(Supplied information)
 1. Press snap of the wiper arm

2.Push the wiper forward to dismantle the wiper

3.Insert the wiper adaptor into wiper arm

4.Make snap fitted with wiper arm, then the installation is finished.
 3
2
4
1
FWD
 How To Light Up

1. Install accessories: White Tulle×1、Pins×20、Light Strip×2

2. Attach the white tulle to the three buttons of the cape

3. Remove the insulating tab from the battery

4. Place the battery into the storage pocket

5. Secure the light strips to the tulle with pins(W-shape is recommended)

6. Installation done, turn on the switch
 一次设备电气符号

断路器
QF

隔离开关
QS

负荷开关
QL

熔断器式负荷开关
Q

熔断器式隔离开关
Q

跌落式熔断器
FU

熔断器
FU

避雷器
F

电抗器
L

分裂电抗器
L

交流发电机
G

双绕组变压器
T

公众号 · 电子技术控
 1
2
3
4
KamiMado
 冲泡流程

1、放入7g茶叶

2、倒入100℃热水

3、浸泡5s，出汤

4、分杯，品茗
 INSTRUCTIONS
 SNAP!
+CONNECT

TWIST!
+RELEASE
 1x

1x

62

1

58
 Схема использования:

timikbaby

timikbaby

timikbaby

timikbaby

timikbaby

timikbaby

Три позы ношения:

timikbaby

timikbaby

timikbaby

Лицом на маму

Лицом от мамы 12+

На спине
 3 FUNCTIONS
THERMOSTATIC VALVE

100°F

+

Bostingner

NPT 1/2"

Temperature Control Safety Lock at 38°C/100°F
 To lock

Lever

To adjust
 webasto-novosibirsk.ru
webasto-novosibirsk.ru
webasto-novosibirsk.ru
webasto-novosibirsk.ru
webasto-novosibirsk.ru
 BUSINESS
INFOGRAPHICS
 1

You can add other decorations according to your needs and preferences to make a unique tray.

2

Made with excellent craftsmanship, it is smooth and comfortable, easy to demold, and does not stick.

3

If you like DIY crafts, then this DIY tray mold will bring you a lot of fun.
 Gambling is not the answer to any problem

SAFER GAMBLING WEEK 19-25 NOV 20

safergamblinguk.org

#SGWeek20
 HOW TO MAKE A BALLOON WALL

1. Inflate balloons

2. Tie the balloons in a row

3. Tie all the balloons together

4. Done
(End Supplied information)
▸ **What is required**: Would you please write out all the entries exactly?

▸ **Exercise response**:
 1. Press snap of the wiper arm

2.Push the wiper forward to dismantle the wiper

3.Insert the wiper adaptor into wiper arm

4.Make snap fitted with wiper arm, then the installation is finished.
 3
2
4
1
FWD
 How To Light Up

1. Install accessories: White Tulle×1、Pins×20、Light Strip×2

2. Attach the white tulle to the three buttons of the cape

3. Remove the insulating tab from the battery

4. Place the battery into the storage pocket

5. Secure the light strips to the tulle with pins(W-shape is recommended)

6. Installation done, turn on the switch
 一次设备电气符号

断路器
QF

隔离开关
QS

负荷开关
QL

熔断器式负荷开关
Q

熔断器式隔离开关
Q

跌落式熔断器
FU

熔断器
FU

避雷器
F

电抗器
L

分裂电抗器
L

交流发电机
G

双绕组变压器
T

公众号 · 电子技术控
 1
2
3
4
KamiMado
 冲泡流程

1、放入7g茶叶

2、倒入100℃热水

3、浸泡5s，出汤

4、分杯，品茗
 INSTRUCTIONS
 SNAP!
+CONNECT

TWIST!
+RELEASE
 1x

1x

62

1

58
 Схема использования:

timikbaby

timikbaby

timikbaby

timikbaby

timikbaby

timikbaby

Три позы ношения:

timikbaby

timikbaby

timikbaby

Лицом на маму

Лицом от мамы 12+

На спине
 3 FUNCTIONS
THERMOSTATIC VALVE

100°F

+

Bostingner

NPT 1/2"

Temperature Control Safety Lock at 38°C/100°F
 To lock

Lever

To adjust
 webasto-novosibirsk.ru
webasto-novosibirsk.ru
webasto-novosibirsk.ru
webasto-novosibirsk.ru
webasto-novosibirsk.ru
 BUSINESS
INFOGRAPHICS
 1

You can add other decorations according to your needs and preferences to make a unique tray.

2

Made with excellent craftsmanship, it is smooth and comfortable, easy to demold, and does not stick.

3

If you like DIY crafts, then this DIY tray mold will bring you a lot of fun.
 Gambling is not the answer to any problem

SAFER GAMBLING WEEK 19-25 NOV 20

safergamblinguk.org

#SGWeek20
 HOW TO MAKE A BALLOON WALL

1. Inflate balloons

2. Tie the balloons in a row

3. Tie all the balloons together

4. Done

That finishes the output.